### EXERCISE PROMPT
Beginning at the line with "What is the positional", output each line to the end of the listing below exactly, please.

### ENTRIES PROVIDED
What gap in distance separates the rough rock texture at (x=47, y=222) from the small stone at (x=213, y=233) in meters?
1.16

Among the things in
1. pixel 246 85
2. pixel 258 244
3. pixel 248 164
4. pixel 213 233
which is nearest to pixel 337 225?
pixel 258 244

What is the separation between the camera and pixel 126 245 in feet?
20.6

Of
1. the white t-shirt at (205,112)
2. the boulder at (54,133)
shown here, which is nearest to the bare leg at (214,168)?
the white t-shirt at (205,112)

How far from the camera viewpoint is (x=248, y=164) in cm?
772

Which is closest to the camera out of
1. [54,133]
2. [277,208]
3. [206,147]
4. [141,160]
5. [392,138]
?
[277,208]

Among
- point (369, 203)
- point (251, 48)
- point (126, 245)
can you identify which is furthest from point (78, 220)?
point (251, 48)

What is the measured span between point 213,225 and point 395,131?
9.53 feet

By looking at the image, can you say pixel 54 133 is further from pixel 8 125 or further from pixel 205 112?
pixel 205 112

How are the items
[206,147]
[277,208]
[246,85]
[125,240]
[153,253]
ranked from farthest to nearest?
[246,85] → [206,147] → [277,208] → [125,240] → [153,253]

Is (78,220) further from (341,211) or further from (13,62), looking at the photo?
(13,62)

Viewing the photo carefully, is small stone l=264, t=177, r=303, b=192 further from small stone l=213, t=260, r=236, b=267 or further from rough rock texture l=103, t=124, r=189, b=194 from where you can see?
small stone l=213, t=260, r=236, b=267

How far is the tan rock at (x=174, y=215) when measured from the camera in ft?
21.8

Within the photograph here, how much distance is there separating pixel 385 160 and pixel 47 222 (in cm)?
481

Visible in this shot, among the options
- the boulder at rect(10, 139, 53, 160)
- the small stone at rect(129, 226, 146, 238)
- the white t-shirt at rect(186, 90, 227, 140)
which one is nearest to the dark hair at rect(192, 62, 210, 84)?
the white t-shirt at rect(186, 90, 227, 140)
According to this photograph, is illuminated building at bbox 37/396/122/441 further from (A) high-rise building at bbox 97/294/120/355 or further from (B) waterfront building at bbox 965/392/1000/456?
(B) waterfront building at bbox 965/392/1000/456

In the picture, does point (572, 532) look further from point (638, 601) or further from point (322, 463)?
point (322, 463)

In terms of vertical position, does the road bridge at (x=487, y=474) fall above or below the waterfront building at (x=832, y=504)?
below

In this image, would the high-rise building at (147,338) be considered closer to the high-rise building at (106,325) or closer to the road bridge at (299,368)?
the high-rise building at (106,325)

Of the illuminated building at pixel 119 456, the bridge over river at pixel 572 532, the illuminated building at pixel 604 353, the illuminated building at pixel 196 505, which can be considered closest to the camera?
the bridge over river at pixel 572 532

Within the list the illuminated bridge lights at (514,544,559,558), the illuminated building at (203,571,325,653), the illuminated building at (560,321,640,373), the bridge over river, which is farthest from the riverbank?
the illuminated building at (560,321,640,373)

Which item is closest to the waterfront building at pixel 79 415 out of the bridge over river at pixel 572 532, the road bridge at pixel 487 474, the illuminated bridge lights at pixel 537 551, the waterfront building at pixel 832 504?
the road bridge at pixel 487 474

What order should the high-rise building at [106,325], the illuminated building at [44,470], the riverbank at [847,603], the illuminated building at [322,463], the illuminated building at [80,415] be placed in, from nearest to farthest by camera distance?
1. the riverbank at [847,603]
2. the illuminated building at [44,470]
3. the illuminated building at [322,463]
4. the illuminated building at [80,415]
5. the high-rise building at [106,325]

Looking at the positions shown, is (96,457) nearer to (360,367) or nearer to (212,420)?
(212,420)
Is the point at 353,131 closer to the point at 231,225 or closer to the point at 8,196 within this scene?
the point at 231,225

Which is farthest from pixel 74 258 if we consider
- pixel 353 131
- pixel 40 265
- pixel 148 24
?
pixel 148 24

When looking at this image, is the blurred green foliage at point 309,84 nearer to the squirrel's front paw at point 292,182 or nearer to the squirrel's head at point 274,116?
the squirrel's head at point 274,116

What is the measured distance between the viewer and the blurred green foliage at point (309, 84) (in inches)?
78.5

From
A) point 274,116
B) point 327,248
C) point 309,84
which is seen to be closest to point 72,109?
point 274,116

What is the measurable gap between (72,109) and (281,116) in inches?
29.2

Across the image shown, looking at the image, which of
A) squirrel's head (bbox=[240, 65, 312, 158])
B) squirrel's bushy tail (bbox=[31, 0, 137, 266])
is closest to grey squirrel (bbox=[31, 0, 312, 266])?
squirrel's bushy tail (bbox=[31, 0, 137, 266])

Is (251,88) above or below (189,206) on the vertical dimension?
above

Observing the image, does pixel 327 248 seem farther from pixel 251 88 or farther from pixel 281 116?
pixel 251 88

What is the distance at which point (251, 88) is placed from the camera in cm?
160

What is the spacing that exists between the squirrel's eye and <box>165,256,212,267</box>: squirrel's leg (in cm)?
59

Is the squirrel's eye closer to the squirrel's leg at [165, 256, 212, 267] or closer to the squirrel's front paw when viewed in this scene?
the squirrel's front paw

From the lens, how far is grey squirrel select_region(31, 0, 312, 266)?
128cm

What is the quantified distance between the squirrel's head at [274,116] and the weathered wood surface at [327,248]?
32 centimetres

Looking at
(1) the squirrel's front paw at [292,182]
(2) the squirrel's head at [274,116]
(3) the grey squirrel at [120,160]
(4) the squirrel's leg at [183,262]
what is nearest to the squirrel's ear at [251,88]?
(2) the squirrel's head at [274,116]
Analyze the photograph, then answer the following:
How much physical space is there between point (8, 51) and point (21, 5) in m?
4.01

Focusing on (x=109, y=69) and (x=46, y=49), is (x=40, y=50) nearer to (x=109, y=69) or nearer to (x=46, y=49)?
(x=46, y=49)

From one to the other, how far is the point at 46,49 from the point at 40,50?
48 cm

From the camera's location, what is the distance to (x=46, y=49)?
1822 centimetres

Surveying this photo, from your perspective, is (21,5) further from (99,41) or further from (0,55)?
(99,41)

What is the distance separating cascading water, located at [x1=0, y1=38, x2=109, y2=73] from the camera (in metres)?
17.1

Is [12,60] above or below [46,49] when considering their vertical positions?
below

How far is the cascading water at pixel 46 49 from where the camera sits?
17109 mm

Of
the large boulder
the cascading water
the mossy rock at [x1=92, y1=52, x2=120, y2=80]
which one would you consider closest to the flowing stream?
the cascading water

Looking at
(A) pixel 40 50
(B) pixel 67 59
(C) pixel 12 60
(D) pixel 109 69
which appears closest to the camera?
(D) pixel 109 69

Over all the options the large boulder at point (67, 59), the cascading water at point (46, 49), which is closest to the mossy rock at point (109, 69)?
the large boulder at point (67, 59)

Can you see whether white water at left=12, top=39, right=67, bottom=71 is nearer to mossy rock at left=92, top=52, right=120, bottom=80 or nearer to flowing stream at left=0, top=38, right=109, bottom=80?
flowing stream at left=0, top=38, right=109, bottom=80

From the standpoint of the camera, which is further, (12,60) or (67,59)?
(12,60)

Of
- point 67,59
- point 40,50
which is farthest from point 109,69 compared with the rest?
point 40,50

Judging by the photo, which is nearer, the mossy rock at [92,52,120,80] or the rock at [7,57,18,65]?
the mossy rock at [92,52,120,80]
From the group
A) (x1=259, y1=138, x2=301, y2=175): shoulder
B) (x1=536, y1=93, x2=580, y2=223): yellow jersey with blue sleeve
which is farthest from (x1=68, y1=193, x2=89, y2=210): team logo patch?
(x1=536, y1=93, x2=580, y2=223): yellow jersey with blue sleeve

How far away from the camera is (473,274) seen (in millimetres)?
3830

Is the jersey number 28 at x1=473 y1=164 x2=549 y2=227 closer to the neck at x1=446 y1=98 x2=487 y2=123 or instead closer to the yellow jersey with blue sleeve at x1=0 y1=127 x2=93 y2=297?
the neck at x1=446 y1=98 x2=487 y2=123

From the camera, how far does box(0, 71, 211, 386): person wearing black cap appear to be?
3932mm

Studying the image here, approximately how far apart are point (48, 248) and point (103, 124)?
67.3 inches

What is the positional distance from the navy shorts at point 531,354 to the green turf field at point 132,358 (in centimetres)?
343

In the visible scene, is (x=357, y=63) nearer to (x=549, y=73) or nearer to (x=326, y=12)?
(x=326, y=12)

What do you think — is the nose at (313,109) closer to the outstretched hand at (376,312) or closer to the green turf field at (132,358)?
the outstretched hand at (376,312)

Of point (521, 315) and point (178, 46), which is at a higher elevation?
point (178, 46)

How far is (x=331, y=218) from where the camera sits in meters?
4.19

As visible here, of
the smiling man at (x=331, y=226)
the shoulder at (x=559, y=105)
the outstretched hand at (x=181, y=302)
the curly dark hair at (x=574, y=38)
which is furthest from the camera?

### RESULT
What is the positional distance from the navy shorts at point 531,354 to the green turf field at point 132,358 (in centimetres)?
343

In the visible scene, is (x=357, y=63) nearer to (x=549, y=73) or nearer to (x=326, y=12)?
(x=326, y=12)

What do you think — is the nose at (313,109) closer to the outstretched hand at (376,312) or closer to the green turf field at (132,358)?
the outstretched hand at (376,312)

Of point (521, 315) and point (178, 46), which is at a higher elevation?
point (178, 46)

How far is (x=331, y=218) from where the camera sits in meters?
4.19

As visible here, of
the smiling man at (x=331, y=226)
the shoulder at (x=559, y=105)
the outstretched hand at (x=181, y=302)
the curly dark hair at (x=574, y=38)
which is furthest from the camera?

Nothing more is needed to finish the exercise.